• **Questions**:
a) In the press release on Easter Seals and IDEA, rewrite the paragraph that begins "Easter Seals partners with thousands" as a short list that keeps its main facts.
b) Edit the press release on Easter Seals and IDEA from "Easter Seals (National" to "appropriate public education.", changing "landmark legislation" to "historic legislation".
c) According to the press release on Easter Seals and IDEA, why does Easter Seals provide in-school services such as speech-language, physical and occupational therapies? Answer in one to three sentences.

• **Document extract**:
Easter Seals builds on great IDEA to benefit more children

Easter Seals (National Easter Seal Society)
Tuesday, 28 November 2000

Marking the 25th Anniversary of the Individuals with Disabilities Education Act (IDEA), Easter Seals renews its commitment to the law and forges a new frontier to help preschool children benefit from inclusion.

As the nation's largest and oldest organization dedicated to serving children and adults with all types of disabilities, Easter Seals has been advocating for civil rights of people with disabilities throughout its 80-year history. Easter Seals played an important role in the passage and grassroots implementation of this landmark legislation, which guarantees children with disabilities equal access and opportunity to a free and appropriate public education.

Easter Seals partners with thousands of school systems to provide in-school services, such as speech-language, physical and occupational therapies, to help children with disabilities or special needs thrive at school. Easter Seals also helps school administrations identify assistive technology needs for students and consults on individualized education plans (IEPs) to guide students' learning goals with parents and teachers.

[Items from a data source]
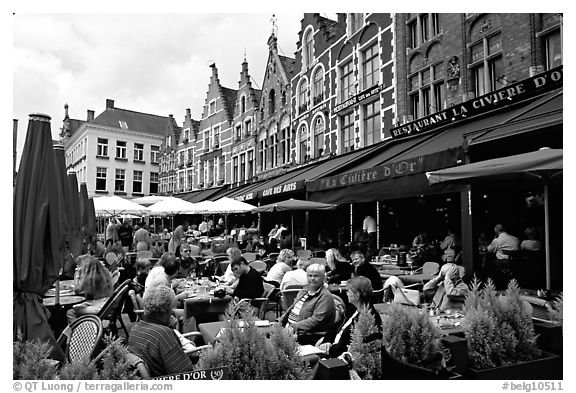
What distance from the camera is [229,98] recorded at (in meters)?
30.1

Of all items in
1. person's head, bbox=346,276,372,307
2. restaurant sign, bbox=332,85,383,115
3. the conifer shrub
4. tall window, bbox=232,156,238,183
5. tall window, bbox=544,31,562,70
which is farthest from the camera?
tall window, bbox=232,156,238,183

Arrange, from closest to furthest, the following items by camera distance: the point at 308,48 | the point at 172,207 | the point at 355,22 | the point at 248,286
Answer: the point at 248,286 → the point at 172,207 → the point at 355,22 → the point at 308,48

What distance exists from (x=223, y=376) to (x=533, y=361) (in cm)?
256

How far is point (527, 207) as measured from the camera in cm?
1066

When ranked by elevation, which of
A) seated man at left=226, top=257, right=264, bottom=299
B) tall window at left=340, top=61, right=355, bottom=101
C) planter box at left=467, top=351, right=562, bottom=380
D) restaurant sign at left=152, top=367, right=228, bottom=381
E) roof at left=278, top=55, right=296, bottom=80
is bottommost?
planter box at left=467, top=351, right=562, bottom=380

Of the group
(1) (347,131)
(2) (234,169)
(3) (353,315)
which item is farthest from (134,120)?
(3) (353,315)

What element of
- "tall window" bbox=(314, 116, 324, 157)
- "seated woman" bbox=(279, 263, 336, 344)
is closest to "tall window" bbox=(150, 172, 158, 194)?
"tall window" bbox=(314, 116, 324, 157)

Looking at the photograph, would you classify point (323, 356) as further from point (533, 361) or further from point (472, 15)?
point (472, 15)

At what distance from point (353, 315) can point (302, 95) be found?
17.7 metres

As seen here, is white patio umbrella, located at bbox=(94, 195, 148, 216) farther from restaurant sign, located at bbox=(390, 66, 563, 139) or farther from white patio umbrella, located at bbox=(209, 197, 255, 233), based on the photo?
restaurant sign, located at bbox=(390, 66, 563, 139)

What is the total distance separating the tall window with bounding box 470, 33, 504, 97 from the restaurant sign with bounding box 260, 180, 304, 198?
597 cm

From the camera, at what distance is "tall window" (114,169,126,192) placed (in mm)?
40444

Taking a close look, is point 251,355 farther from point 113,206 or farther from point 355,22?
point 355,22

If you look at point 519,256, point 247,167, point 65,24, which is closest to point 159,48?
point 65,24
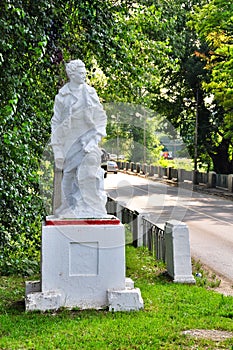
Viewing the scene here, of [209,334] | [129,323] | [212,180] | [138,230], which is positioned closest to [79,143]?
[129,323]

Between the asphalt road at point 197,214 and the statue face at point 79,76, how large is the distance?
5.25 m

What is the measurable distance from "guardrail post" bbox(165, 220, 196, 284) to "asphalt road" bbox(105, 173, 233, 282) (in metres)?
1.47

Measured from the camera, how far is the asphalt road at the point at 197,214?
14828mm

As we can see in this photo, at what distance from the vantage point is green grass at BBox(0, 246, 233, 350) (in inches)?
259

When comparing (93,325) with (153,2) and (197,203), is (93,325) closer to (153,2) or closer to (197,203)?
(153,2)

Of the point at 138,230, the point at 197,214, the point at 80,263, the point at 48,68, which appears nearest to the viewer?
the point at 80,263

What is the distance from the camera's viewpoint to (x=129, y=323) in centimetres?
741

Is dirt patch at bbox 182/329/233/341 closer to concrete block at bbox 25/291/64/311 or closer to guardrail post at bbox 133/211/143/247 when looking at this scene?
concrete block at bbox 25/291/64/311

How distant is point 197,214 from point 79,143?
57.2ft

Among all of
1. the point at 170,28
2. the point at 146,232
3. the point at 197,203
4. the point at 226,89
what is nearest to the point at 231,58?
the point at 226,89

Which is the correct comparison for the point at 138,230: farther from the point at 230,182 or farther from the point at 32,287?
the point at 230,182

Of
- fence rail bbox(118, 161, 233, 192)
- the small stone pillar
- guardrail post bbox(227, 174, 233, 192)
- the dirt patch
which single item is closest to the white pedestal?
the dirt patch

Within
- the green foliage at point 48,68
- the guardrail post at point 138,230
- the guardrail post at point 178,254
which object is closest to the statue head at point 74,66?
the green foliage at point 48,68

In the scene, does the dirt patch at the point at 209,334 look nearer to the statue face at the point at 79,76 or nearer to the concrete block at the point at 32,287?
the concrete block at the point at 32,287
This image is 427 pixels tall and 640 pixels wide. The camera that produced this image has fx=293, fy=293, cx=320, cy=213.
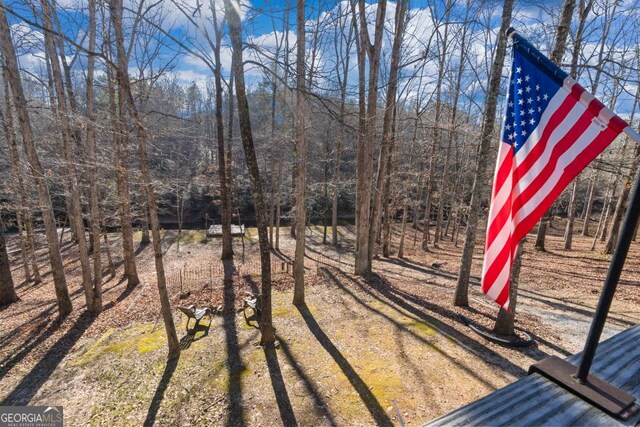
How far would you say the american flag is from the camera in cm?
220

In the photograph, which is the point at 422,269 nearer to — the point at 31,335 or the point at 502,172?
the point at 502,172

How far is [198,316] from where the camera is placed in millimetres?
7219

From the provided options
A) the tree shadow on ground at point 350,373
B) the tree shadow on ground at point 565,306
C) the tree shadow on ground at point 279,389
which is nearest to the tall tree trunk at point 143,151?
the tree shadow on ground at point 279,389

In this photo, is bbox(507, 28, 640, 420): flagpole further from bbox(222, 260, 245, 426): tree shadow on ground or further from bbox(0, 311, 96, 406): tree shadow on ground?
bbox(0, 311, 96, 406): tree shadow on ground

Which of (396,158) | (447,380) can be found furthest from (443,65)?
A: (447,380)

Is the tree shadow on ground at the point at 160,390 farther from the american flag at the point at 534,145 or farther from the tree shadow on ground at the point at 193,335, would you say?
the american flag at the point at 534,145

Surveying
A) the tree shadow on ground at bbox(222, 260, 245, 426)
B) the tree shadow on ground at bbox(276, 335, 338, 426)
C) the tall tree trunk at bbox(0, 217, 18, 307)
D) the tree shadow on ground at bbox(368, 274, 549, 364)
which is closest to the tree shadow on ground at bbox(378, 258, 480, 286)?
the tree shadow on ground at bbox(368, 274, 549, 364)

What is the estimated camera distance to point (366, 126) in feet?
31.2

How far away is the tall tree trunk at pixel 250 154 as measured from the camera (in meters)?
5.36

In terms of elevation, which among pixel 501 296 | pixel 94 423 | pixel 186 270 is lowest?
pixel 186 270

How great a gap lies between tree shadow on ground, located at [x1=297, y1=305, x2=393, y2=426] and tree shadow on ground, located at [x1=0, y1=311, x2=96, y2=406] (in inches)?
221

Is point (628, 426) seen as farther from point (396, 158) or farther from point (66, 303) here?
point (396, 158)

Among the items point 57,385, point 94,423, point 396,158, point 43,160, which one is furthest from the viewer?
point 396,158

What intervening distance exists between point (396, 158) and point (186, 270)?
12.2m
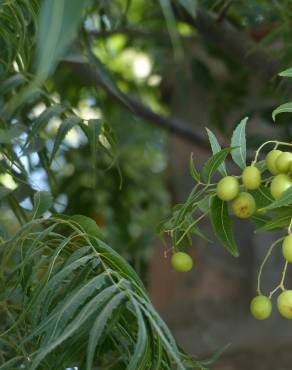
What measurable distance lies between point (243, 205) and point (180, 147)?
204 cm

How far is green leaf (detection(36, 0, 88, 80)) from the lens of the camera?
0.49 metres

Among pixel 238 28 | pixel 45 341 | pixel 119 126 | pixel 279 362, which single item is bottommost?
pixel 279 362

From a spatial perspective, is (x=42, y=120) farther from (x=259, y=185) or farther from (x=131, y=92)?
(x=131, y=92)

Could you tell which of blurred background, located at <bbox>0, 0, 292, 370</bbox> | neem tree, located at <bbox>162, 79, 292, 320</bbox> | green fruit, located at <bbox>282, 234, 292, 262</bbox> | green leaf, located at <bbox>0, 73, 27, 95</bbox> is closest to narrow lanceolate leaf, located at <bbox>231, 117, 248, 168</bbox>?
neem tree, located at <bbox>162, 79, 292, 320</bbox>

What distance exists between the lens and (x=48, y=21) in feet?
1.70

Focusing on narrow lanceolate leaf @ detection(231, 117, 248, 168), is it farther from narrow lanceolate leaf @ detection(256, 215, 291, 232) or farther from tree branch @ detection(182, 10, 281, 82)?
tree branch @ detection(182, 10, 281, 82)

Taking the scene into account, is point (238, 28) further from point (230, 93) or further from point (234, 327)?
point (234, 327)

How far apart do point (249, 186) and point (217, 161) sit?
2.1 inches

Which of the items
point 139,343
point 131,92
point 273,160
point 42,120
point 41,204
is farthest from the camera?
point 131,92

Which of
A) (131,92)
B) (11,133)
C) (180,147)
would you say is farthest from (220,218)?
(180,147)

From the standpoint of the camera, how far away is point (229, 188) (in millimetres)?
828

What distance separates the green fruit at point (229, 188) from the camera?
83 cm

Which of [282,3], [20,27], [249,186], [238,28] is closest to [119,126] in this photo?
[238,28]

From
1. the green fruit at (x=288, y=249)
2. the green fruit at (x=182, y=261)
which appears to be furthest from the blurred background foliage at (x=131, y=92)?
the green fruit at (x=288, y=249)
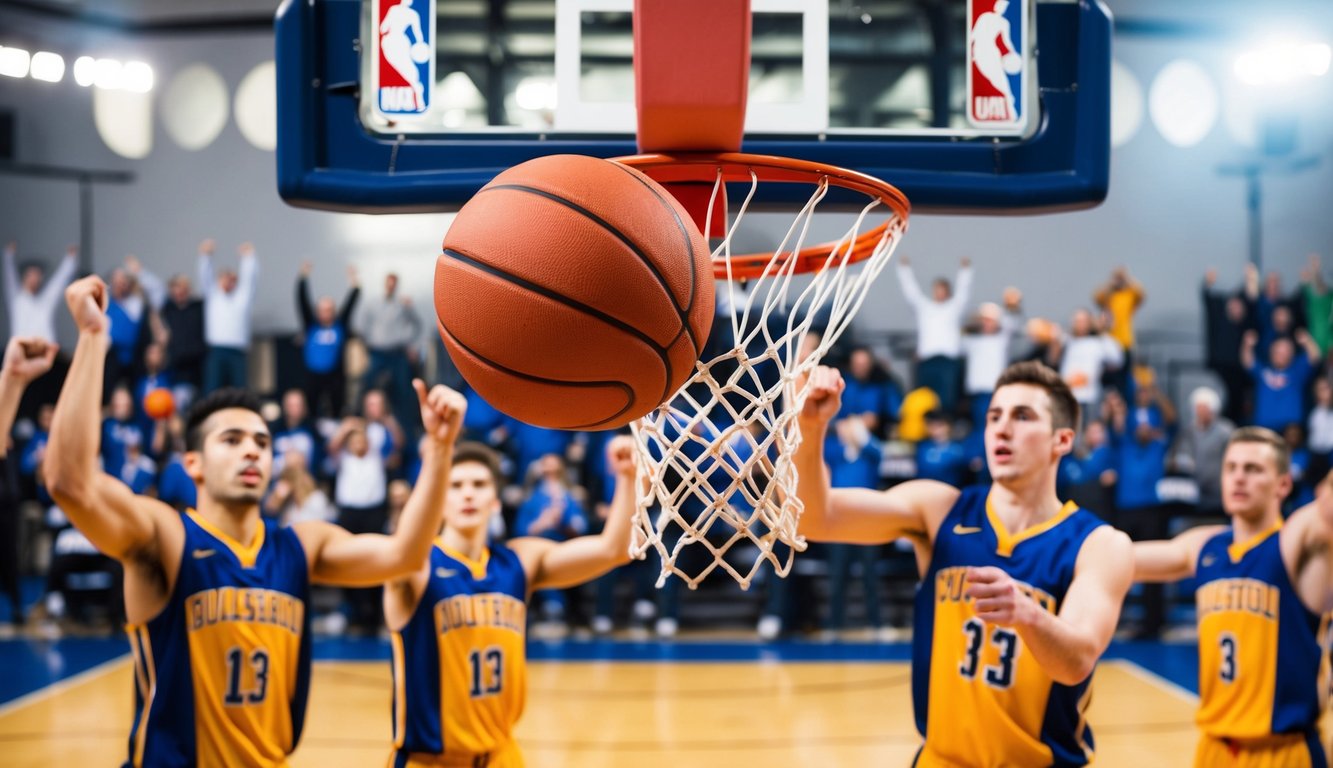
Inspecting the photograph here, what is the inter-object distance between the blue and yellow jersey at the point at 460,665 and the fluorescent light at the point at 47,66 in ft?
34.4

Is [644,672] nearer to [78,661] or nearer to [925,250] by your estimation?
[78,661]

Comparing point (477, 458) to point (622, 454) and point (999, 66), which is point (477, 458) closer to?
point (622, 454)

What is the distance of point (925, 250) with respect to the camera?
523 inches

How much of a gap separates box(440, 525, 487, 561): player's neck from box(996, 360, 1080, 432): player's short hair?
1.98 m

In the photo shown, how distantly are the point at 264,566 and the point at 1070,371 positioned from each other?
8.53 m

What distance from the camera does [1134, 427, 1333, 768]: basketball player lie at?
166 inches

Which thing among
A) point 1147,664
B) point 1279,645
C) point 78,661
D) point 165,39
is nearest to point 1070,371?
point 1147,664

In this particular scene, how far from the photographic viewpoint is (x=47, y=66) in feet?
41.2

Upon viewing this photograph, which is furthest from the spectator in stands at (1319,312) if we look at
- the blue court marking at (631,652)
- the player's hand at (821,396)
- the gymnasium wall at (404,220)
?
the player's hand at (821,396)

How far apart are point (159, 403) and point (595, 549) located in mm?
7127

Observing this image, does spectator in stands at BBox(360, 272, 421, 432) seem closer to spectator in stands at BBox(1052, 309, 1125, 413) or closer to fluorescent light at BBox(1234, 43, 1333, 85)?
spectator in stands at BBox(1052, 309, 1125, 413)

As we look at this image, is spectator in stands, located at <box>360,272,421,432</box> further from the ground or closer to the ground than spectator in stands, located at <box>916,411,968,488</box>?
further from the ground

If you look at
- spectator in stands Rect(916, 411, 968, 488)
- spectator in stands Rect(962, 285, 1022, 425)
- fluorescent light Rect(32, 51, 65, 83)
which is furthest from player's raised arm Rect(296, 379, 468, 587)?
fluorescent light Rect(32, 51, 65, 83)

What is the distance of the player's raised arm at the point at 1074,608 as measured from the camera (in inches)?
99.1
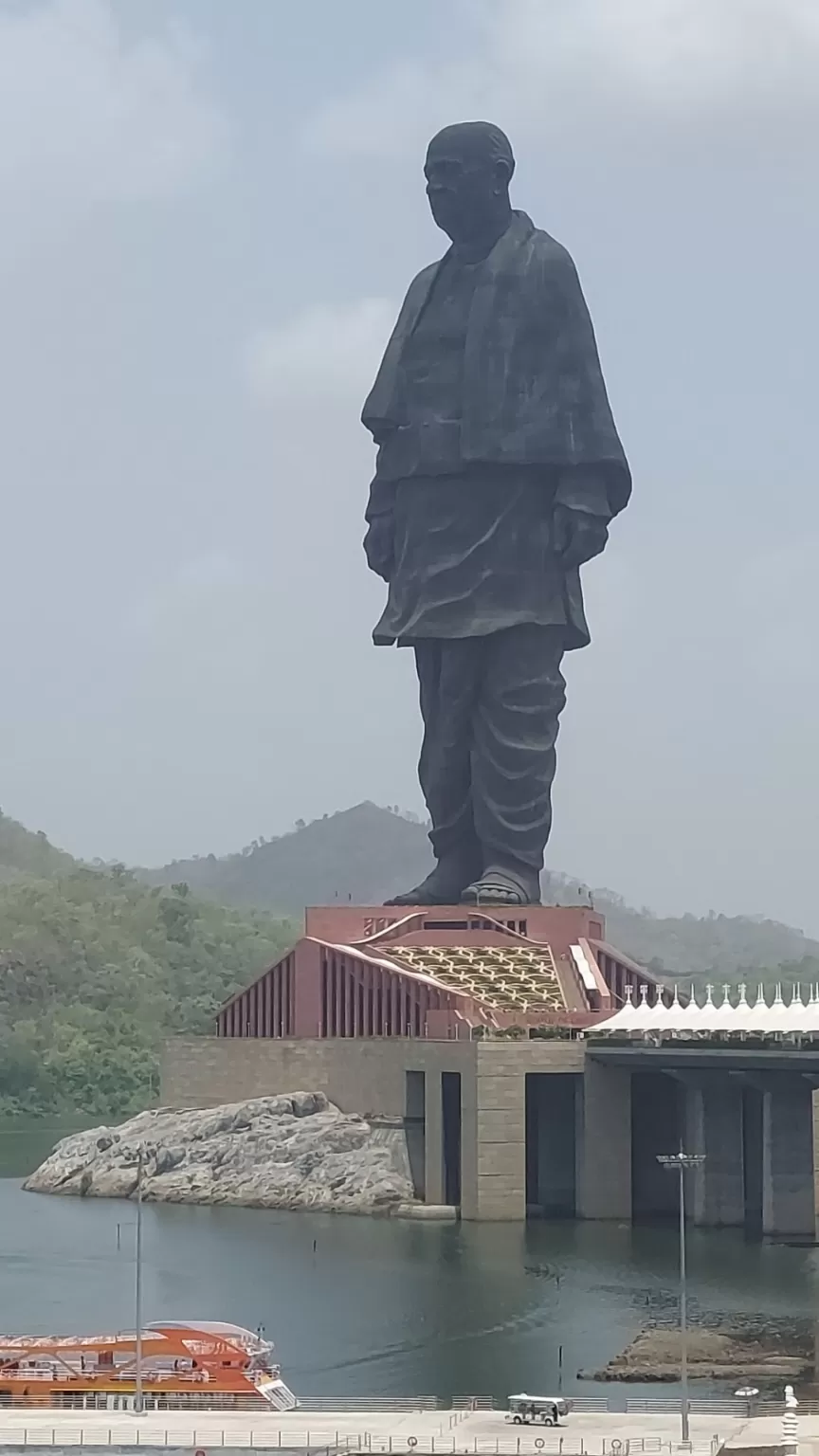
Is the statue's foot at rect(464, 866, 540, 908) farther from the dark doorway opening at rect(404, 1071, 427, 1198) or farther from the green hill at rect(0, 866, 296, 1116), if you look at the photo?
the green hill at rect(0, 866, 296, 1116)

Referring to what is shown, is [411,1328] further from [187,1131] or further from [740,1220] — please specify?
[187,1131]

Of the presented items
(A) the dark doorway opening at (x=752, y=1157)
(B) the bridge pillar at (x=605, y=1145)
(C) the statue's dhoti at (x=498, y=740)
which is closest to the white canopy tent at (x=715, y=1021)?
(B) the bridge pillar at (x=605, y=1145)

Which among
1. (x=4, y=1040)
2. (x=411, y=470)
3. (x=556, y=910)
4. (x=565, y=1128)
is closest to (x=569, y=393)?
(x=411, y=470)

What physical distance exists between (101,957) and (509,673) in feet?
207

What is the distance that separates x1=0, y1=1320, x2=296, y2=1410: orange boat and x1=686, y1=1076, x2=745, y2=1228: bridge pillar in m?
27.5

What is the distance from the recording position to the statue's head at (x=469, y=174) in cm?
9819

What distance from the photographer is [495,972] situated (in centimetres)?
9019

• **Responses for each task**:
a)
- Easter Seals partners with thousands of school systems to provide in-school services.
- These services include speech-language, physical and occupational therapies.
- Their purpose is to help children with disabilities or special needs thrive at school.
- Easter Seals helps school administrations identify students' assistive technology needs.
- Easter Seals consults on individualized education plans (IEPs), which guide students' learning goals with parents and teachers.

b)
Easter Seals (National Easter Seal Society)
Tuesday, 28 November 2000

Marking the 25th Anniversary of the Individuals with Disabilities Education Act (IDEA), Easter Seals renews its commitment to the law and forges a new frontier to help preschool children benefit from inclusion.

As the nation's largest and oldest organization dedicated to serving children and adults with all types of disabilities, Easter Seals has been advocating for civil rights of people with disabilities throughout its 80-year history. Easter Seals played an important role in the passage and grassroots implementation of this historic legislation, which guarantees children with disabilities equal access and opportunity to a free and appropriate public education.

c) Easter Seals provides these in-school services to help children with disabilities or special needs thrive at school.